On the Outer Cape, we spoke up against Trump’s policy of family separation at the U.S. border in 2018. We spoke up against the killing of George Floyd, Breonna Taylor, Rayshard Brooks, and other Black Americans murdered by police in 2020. We spoke up against Russia’s invasion of Ukraine. We spoke up against the Oct. 7 Hamas attack and saw Provincetown Town Hall lit blue and white in solidarity with Israel in the days that followed.
Now it’s time to also speak up for the people of Gaza, who are being slaughtered by the Israeli military with the backing of the United States. It’s time to call for an immediate ceasefire and the restoration of water, fuel, electricity, and humanitarian aid.
As a proud Jewish person, I know all too well what “never again” means. Yet Israel, a nation that falsely claims to protect me, Israelis, and other Jewish people around the world, maintains an illegal occupation of the Palestinian territories and commits genocide and other war crimes in our names. This doesn’t keep Jewish people safe and only makes the world more unlivable, especially for Palestinians. We know that collective punishment is a war crime. I hope we know that Palestinian lives are as sacred as anyone else’s.
In the past two weeks, the state of Israel has killed more than 5,000 Palestinians who are trapped in Gaza, including more than 2,000 children.
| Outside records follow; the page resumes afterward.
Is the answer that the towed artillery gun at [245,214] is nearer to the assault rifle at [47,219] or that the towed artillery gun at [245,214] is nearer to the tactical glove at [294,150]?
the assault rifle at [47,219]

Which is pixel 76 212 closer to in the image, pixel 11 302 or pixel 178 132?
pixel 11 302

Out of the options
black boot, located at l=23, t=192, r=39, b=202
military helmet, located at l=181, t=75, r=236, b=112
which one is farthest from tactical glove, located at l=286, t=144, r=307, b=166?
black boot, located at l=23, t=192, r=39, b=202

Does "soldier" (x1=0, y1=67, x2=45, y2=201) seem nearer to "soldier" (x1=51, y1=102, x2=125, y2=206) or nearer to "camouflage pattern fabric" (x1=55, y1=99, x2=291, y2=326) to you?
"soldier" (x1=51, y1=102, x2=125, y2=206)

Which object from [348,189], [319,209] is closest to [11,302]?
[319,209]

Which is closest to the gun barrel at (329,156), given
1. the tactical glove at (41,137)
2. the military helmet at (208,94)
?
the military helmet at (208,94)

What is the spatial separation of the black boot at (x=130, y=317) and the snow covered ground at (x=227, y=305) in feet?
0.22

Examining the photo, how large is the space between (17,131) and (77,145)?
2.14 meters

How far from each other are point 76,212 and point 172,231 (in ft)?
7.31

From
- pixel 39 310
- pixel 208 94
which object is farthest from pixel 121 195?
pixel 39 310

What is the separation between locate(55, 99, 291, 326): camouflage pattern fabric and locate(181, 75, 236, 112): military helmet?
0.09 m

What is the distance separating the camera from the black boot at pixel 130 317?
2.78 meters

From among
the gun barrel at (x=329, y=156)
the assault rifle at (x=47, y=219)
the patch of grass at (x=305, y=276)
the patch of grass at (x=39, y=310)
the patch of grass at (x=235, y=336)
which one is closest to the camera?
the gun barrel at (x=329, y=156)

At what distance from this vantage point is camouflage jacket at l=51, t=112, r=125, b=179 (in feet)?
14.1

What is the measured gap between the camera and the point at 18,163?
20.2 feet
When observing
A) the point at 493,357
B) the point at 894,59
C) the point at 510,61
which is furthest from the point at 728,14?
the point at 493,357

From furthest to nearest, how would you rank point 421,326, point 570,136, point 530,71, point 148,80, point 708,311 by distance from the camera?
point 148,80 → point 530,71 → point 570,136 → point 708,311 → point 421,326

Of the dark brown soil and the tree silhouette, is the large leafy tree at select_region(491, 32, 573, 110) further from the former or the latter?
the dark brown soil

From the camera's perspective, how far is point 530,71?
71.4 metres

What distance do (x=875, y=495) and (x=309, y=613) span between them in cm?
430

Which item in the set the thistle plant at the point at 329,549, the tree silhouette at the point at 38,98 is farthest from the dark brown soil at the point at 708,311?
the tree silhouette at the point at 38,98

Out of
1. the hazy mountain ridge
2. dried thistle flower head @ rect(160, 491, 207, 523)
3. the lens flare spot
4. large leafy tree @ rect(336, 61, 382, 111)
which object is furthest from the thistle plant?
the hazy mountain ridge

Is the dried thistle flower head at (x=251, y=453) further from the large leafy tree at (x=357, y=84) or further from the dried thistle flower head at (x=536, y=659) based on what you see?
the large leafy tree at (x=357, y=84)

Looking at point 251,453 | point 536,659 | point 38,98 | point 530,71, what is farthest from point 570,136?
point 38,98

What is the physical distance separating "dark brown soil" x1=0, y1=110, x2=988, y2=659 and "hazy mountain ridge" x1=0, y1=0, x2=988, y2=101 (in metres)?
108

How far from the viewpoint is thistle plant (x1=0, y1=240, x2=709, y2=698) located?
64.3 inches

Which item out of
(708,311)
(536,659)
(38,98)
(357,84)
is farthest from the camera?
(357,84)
Israel has imposed an almost total blockade, cutting off food, electricity, fuel, and water to Gaza’s entire population, over half of whom are children, with only 39 humanitarian aid trucks allowed to enter through Egypt in recent days.
For confirmation of these war crimes, we need only look as far as Israeli Defense Minister Yoav Gallant, who said, “We are imposing a complete siege on Gaza. … There will be no electricity, no food, no water, no fuel. Everything will be closed.” Meanwhile, the World Health Organization has documented more than 111 Israeli military attacks on health-care facilities in Gaza. Health-care workers are treating wounds with vinegar and performing surgeries without anesthesia.
U.S. tax dollars fund these atrocities, with $3.8 billion a year in military aid alone already going to Israel. On Oct. 18, the U.S. vetoed a U.N. Security Council resolution that called for pauses in the fighting to allow humanitarian aid to enter Gaza. Two days later, President Biden asked Congress for an additional $14 billion in military aid for Israel.
We must do everything in our power to deescalate this crisis. That means standing up for the Palestinian people and demanding the restoration of water, fuel, and electricity in Gaza and safe passage for humanitarian aid — not more military spending. Urge your representatives to sign the Ceasefire Now Resolution in Congress and speak out against the wave of anti-Muslim and anti-Palestinian sentiment sweeping the U.S.
Ruby T is an artist and educator. She lives in Provincetown.